__SELECTED EXTRACT__
# Needing outside thoughts



## gerh256 (Apr 1, 2017)

Hello, everyone! I joined this thread as a means to get this off my chest, and to get some outside in-put/advice/opinions. It may be a long post, but I feel I am very alone in my situation...

I am twenty four years old. My husband is thirty, and we have been married for going on four years. We only dated a few months before we got married, as we both were smitten with each other from the beginning. However, being married has revealed to me a lot of things that I am not used to/comfortable with: one being his temper. My husband’s father abused both his mother and him when he was growing up; my husband, unfortunately, has the idea that whoever screams the loudest and hits the hardest wins the argument. I don’t really know if I can say he’s gotten “physical” with me; however, he has grabbed me once around the waist when I was trying to leave the room during one of his yelling escapades and left bruises were his fingertips are, and he has punched me hard enough in the arm when I was a passenger in his car, to leave bruises that lasted for days in a tantrum he threw. The last instance was very noticeable, that my mother even asked me about it and had a feeling he had caused the bruise. I have never physically touched my husband, I do not yell or scream, I am much more of a problem avoider than a confronter and that just was not the environment I was brought up in. I have learned to avoid arguments with him by just staying quiet and getting away from him. He does continue his arguing with his father though, to the point that things get physical. They will hit each other with pieces of metal and my husband has even pulled a gun on my father-in-law. My mother-in-law refuses to call the police when anything physical between my husband and his father-in-law occurs. When I have been around when instances like this have occurred, I get as far away from both of them as possible.

I am to the point where I have witnessed this so frequently with my mother-in-law and father-in-law that I don’t even like to go around their home or go out with them, as I am afraid a conflict will arise between my husband and his father-in-law and I will be embarrassed by how they act.

Obviously, my husband has a temper problem, we can conclude that for sure.

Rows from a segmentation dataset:
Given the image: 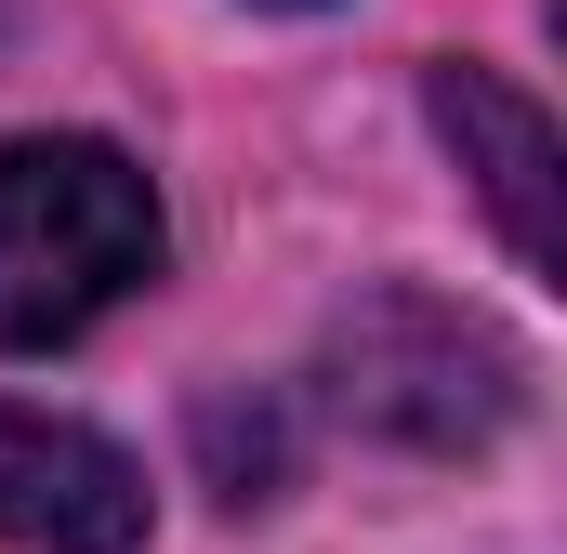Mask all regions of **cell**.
<instances>
[{"instance_id": "6da1fadb", "label": "cell", "mask_w": 567, "mask_h": 554, "mask_svg": "<svg viewBox=\"0 0 567 554\" xmlns=\"http://www.w3.org/2000/svg\"><path fill=\"white\" fill-rule=\"evenodd\" d=\"M172 252L158 185L93 133H27L0 145V357L80 343L106 304H133Z\"/></svg>"}, {"instance_id": "7a4b0ae2", "label": "cell", "mask_w": 567, "mask_h": 554, "mask_svg": "<svg viewBox=\"0 0 567 554\" xmlns=\"http://www.w3.org/2000/svg\"><path fill=\"white\" fill-rule=\"evenodd\" d=\"M330 383H343V410L370 422V435H410V449H475V435H502L515 397H528L515 343L475 330V317L435 304V290L357 304L343 343H330Z\"/></svg>"}, {"instance_id": "3957f363", "label": "cell", "mask_w": 567, "mask_h": 554, "mask_svg": "<svg viewBox=\"0 0 567 554\" xmlns=\"http://www.w3.org/2000/svg\"><path fill=\"white\" fill-rule=\"evenodd\" d=\"M0 542L13 554H133L145 542V475L53 410H0Z\"/></svg>"}, {"instance_id": "277c9868", "label": "cell", "mask_w": 567, "mask_h": 554, "mask_svg": "<svg viewBox=\"0 0 567 554\" xmlns=\"http://www.w3.org/2000/svg\"><path fill=\"white\" fill-rule=\"evenodd\" d=\"M435 133L462 145V172L502 212L515 265H555V133H542V106L502 93L488 66H435Z\"/></svg>"}]
</instances>
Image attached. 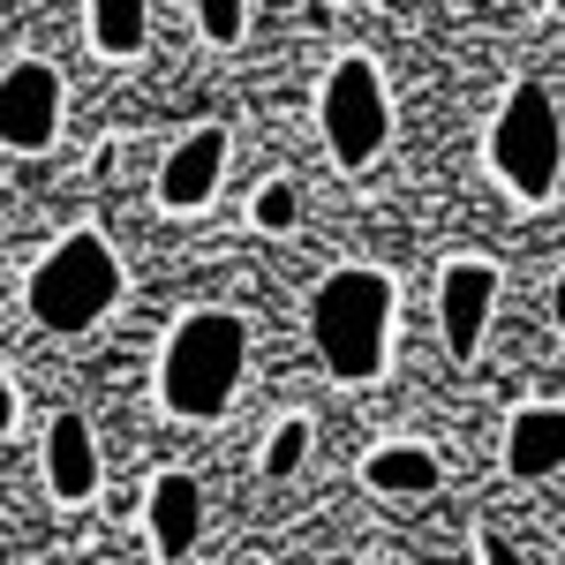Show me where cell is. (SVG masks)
<instances>
[{
  "mask_svg": "<svg viewBox=\"0 0 565 565\" xmlns=\"http://www.w3.org/2000/svg\"><path fill=\"white\" fill-rule=\"evenodd\" d=\"M309 348L340 385H370L392 348V279L377 264H340L309 295Z\"/></svg>",
  "mask_w": 565,
  "mask_h": 565,
  "instance_id": "1",
  "label": "cell"
},
{
  "mask_svg": "<svg viewBox=\"0 0 565 565\" xmlns=\"http://www.w3.org/2000/svg\"><path fill=\"white\" fill-rule=\"evenodd\" d=\"M242 362H249V324L234 309H189L159 354V399L181 423H212L242 385Z\"/></svg>",
  "mask_w": 565,
  "mask_h": 565,
  "instance_id": "2",
  "label": "cell"
},
{
  "mask_svg": "<svg viewBox=\"0 0 565 565\" xmlns=\"http://www.w3.org/2000/svg\"><path fill=\"white\" fill-rule=\"evenodd\" d=\"M23 302L45 332H90L106 309L121 302V257L98 242V234H68L53 257L31 271Z\"/></svg>",
  "mask_w": 565,
  "mask_h": 565,
  "instance_id": "3",
  "label": "cell"
},
{
  "mask_svg": "<svg viewBox=\"0 0 565 565\" xmlns=\"http://www.w3.org/2000/svg\"><path fill=\"white\" fill-rule=\"evenodd\" d=\"M490 167L521 204L558 196V98L551 84H521L490 121Z\"/></svg>",
  "mask_w": 565,
  "mask_h": 565,
  "instance_id": "4",
  "label": "cell"
},
{
  "mask_svg": "<svg viewBox=\"0 0 565 565\" xmlns=\"http://www.w3.org/2000/svg\"><path fill=\"white\" fill-rule=\"evenodd\" d=\"M317 114H324V143H332V159H340V167H370V159L385 151V136H392V106H385V76H377V61H362V53L332 61Z\"/></svg>",
  "mask_w": 565,
  "mask_h": 565,
  "instance_id": "5",
  "label": "cell"
},
{
  "mask_svg": "<svg viewBox=\"0 0 565 565\" xmlns=\"http://www.w3.org/2000/svg\"><path fill=\"white\" fill-rule=\"evenodd\" d=\"M53 136H61V68L31 53L0 76V143L8 151H45Z\"/></svg>",
  "mask_w": 565,
  "mask_h": 565,
  "instance_id": "6",
  "label": "cell"
},
{
  "mask_svg": "<svg viewBox=\"0 0 565 565\" xmlns=\"http://www.w3.org/2000/svg\"><path fill=\"white\" fill-rule=\"evenodd\" d=\"M490 309H498V264H482V257L445 264V279H437V324H445V348L476 354L482 332H490Z\"/></svg>",
  "mask_w": 565,
  "mask_h": 565,
  "instance_id": "7",
  "label": "cell"
},
{
  "mask_svg": "<svg viewBox=\"0 0 565 565\" xmlns=\"http://www.w3.org/2000/svg\"><path fill=\"white\" fill-rule=\"evenodd\" d=\"M226 129H196V136H181L174 151H167V167H159V204L167 212H204L218 196V181H226Z\"/></svg>",
  "mask_w": 565,
  "mask_h": 565,
  "instance_id": "8",
  "label": "cell"
},
{
  "mask_svg": "<svg viewBox=\"0 0 565 565\" xmlns=\"http://www.w3.org/2000/svg\"><path fill=\"white\" fill-rule=\"evenodd\" d=\"M143 527H151V558L181 565L196 551V527H204V490L196 476H159L151 498H143Z\"/></svg>",
  "mask_w": 565,
  "mask_h": 565,
  "instance_id": "9",
  "label": "cell"
},
{
  "mask_svg": "<svg viewBox=\"0 0 565 565\" xmlns=\"http://www.w3.org/2000/svg\"><path fill=\"white\" fill-rule=\"evenodd\" d=\"M45 482H53L61 505H90L98 498V445H90L84 415H53V430H45Z\"/></svg>",
  "mask_w": 565,
  "mask_h": 565,
  "instance_id": "10",
  "label": "cell"
},
{
  "mask_svg": "<svg viewBox=\"0 0 565 565\" xmlns=\"http://www.w3.org/2000/svg\"><path fill=\"white\" fill-rule=\"evenodd\" d=\"M505 468L521 482H543L565 468V415L558 407H521L513 430H505Z\"/></svg>",
  "mask_w": 565,
  "mask_h": 565,
  "instance_id": "11",
  "label": "cell"
},
{
  "mask_svg": "<svg viewBox=\"0 0 565 565\" xmlns=\"http://www.w3.org/2000/svg\"><path fill=\"white\" fill-rule=\"evenodd\" d=\"M362 482L377 490V498H430L445 468H437L430 445H377L370 460H362Z\"/></svg>",
  "mask_w": 565,
  "mask_h": 565,
  "instance_id": "12",
  "label": "cell"
},
{
  "mask_svg": "<svg viewBox=\"0 0 565 565\" xmlns=\"http://www.w3.org/2000/svg\"><path fill=\"white\" fill-rule=\"evenodd\" d=\"M90 39L129 61V53H143V39H151V8H143V0H98V8H90Z\"/></svg>",
  "mask_w": 565,
  "mask_h": 565,
  "instance_id": "13",
  "label": "cell"
},
{
  "mask_svg": "<svg viewBox=\"0 0 565 565\" xmlns=\"http://www.w3.org/2000/svg\"><path fill=\"white\" fill-rule=\"evenodd\" d=\"M309 460V423L295 415V423H279V430L264 437V476H295Z\"/></svg>",
  "mask_w": 565,
  "mask_h": 565,
  "instance_id": "14",
  "label": "cell"
},
{
  "mask_svg": "<svg viewBox=\"0 0 565 565\" xmlns=\"http://www.w3.org/2000/svg\"><path fill=\"white\" fill-rule=\"evenodd\" d=\"M295 212H302V196H295L287 181H264L257 204H249V218H257L264 234H287V226H295Z\"/></svg>",
  "mask_w": 565,
  "mask_h": 565,
  "instance_id": "15",
  "label": "cell"
},
{
  "mask_svg": "<svg viewBox=\"0 0 565 565\" xmlns=\"http://www.w3.org/2000/svg\"><path fill=\"white\" fill-rule=\"evenodd\" d=\"M196 31L212 45H234L249 31V8H242V0H204V8H196Z\"/></svg>",
  "mask_w": 565,
  "mask_h": 565,
  "instance_id": "16",
  "label": "cell"
},
{
  "mask_svg": "<svg viewBox=\"0 0 565 565\" xmlns=\"http://www.w3.org/2000/svg\"><path fill=\"white\" fill-rule=\"evenodd\" d=\"M482 565H527V558L505 543V535H482Z\"/></svg>",
  "mask_w": 565,
  "mask_h": 565,
  "instance_id": "17",
  "label": "cell"
},
{
  "mask_svg": "<svg viewBox=\"0 0 565 565\" xmlns=\"http://www.w3.org/2000/svg\"><path fill=\"white\" fill-rule=\"evenodd\" d=\"M15 430V392H8V377H0V437Z\"/></svg>",
  "mask_w": 565,
  "mask_h": 565,
  "instance_id": "18",
  "label": "cell"
},
{
  "mask_svg": "<svg viewBox=\"0 0 565 565\" xmlns=\"http://www.w3.org/2000/svg\"><path fill=\"white\" fill-rule=\"evenodd\" d=\"M362 565H385V558H362Z\"/></svg>",
  "mask_w": 565,
  "mask_h": 565,
  "instance_id": "19",
  "label": "cell"
},
{
  "mask_svg": "<svg viewBox=\"0 0 565 565\" xmlns=\"http://www.w3.org/2000/svg\"><path fill=\"white\" fill-rule=\"evenodd\" d=\"M242 565H264V558H242Z\"/></svg>",
  "mask_w": 565,
  "mask_h": 565,
  "instance_id": "20",
  "label": "cell"
}]
</instances>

__TASK INSTRUCTIONS__
(1) In the forum post, how long did the couple date before they married?
(2) Reproduce the forum post between "## gerh256 (Apr" and "in my situation...", inclusive.

__TASK-BY-TASK OUTPUTS__
(1) Only a few months.

(2)
## gerh256 (Apr 1, 2017)

Hello, everyone! I joined this thread as a means to get this off my chest, and to get some outside in-put/advice/opinions. It may be a long post, but I feel I am very alone in my situation...